IgG subclass profile of serum antigliadin antibodies and antibody-dependent cell-mediated cytotoxicity in young children with coeliac disease.

Abstract

Recently, sera from children with active coeliac disease were found to efficiently induce antibody-dependent cell-mediated cytotoxicity (ADCC) of gliadin-coated cells. In the present study, the subclass profile of immunoglobulin (Ig)G antigliadin antibodies in sera from young children, with or without coeliac disease, was determined and related to the ADCC-mediating capacity of the same sera. In addition, IgG subclasses were selectively depleted from sera and the effect on ADCC-mediating was studied. Children with untreated coeliac disease had high antigliadin antibody activities of all four IgG subclasses. However, they had a particularly high proportion of IgG1 antigliadin antibodies (ratio IgG1/IgG) compared with healthy references or coeliac children in remission.
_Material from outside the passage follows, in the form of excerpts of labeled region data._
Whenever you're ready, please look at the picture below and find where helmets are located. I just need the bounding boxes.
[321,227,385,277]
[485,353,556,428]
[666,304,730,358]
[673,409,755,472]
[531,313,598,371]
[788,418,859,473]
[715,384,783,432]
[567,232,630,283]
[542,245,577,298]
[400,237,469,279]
In contrast, children who had high serum antigliadin antibody activity but no histological signs of enteropathy (disease references), showed significantly lower proportions of antigliadin antibodies of the IgG1 as well as the IgG3 subclass compared with healthy references or untreated coeliac children. Regression analysis showed that IgG1 and IgG3 antigliadin antibody activity correlated positively to ADCC-mediating capacity, and depletion of IgG1 from sera profoundly diminished ADCC. The results suggest that gliadin-specific antibodies of predominantly the IgG1 subclass mediate tissue-damaging immune reactions like ADCC, and may, thus, contribute to the disease process of coeliac disease.